▸ **ACTIONS TO TAKE**
**1.** Please quote the text on Nebt-Het word for word, from "The Egyptians occasionally" up to and including "the waning moon.".
**2.** Answer these questions using the text on Nebt-Het:
(a) Whose sister and wife is Nebt-Het?
(b) What did the Egyptians occasionally use the name Nebt-Het to refer to?
(c) Which sister is named as Nebt-Het's favorite companion?
**3.** Carry on the text on Nebt-Het, beginning after its last sentence.
Start of TEXT PROVIDED
Nebt-Het, last born of Nuit's children, is the sister and wife of Suti (Set). She represents the fecundity of death; not in the sense of rebirth, but rather that of the natural reclaimation of the physical remains by carrion and invisible scavengers. It is through her influence that the cycle of life and death is kept from grinding to an entropic halt.

The Egyptians occasionally used the name Nebt-Het as an expression for the barren territories surrounding their country, relegating her thus to the unknown and hostile wilds. This, in connection with her place among the remains of the dead, makes her well-suited for dwelling among the Qlippoth, the "shells" or "husks" of base, earth-bound spirits who wander the paths of the reverse Tree, the Tree of Death.

Nebt-Het is both the antithesis of her sister Ast (Isis) and her favourite companion. Where Ast is the goddess of birth, growth, and daylight, Nebt-Het embraces decay, death, and the night-- the unseen world that descends over half of our lives, half of all time, reminding us of its presence with the shrieks of night-beasts under the waning moon.
End of TEXT PROVIDED
Start of PROVIDED MATERIAL
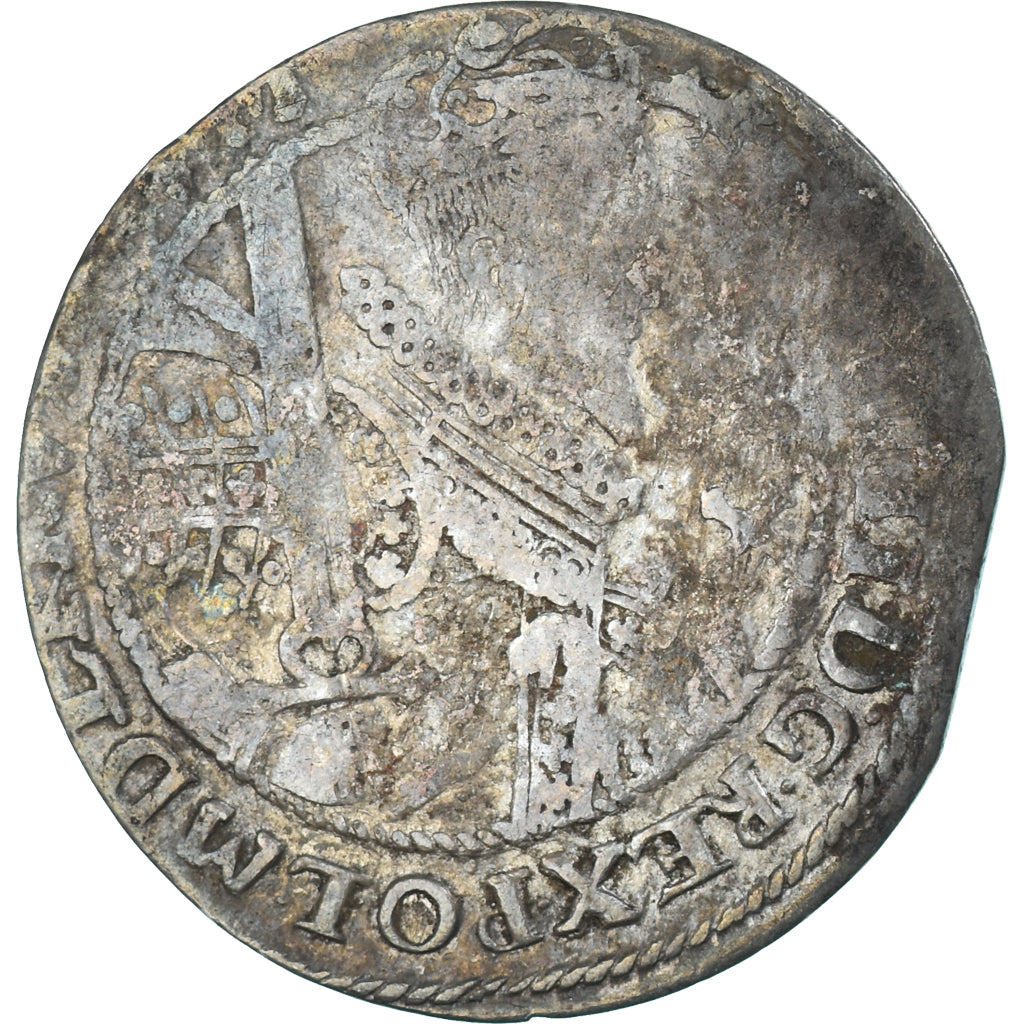 Moneta, Polonia, Sigismund III, Ort, 18 Groszy - 1/4 Thaler, 1621, Bydgoszcz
End of PROVIDED MATERIAL
▸ **YOUR RESPONSES**
**1.**
The Egyptians occasionally used the name Nebt-Het as an expression for the barren territories surrounding their country, relegating her thus to the unknown and hostile wilds. This, in connection with her place among the remains of the dead, makes her well-suited for dwelling among the Qlippoth, the "shells" or "husks" of base, earth-bound spirits who wander the paths of the reverse Tree, the Tree of Death.

Nebt-Het is both the antithesis of her sister Ast (Isis) and her favourite companion. Where Ast is the goddess of birth, growth, and daylight, Nebt-Het embraces decay, death, and the night-- the unseen world that descends over half of our lives, half of all time, reminding us of its presence with the shrieks of night-beasts under the waning moon.

**2.**
(a) Suti (Set)
(b) The barren territories surrounding their country
(c) Ast (Isis)

**3.**
One significant but oft-overlooked aspect of Nebt-Het is her station as one of the Maat-goddesses. Maat is the concept of the Law behind the law, the Justice behind justice; the unquestionable Way that Things Must Be. The Maat goddesses decree the motion and positions of the stars and planets, the course of the sun and moon, and the very laws of nature. They also act as the confessors of the dead as the newly-freed Ka makes its way through the chambers and halls of the underworld. Through Nebt-Het and Tefnut the dead carry their secrets to the grave...

From the remains of the physical body, Nephthys fashions the Sahu, the spiritual body, which allows the soul, shadow, spirit, and name of the deceased to become one with the company of heaven.

Manifold are the forms and functions of the "goddess of that death which is not eternal."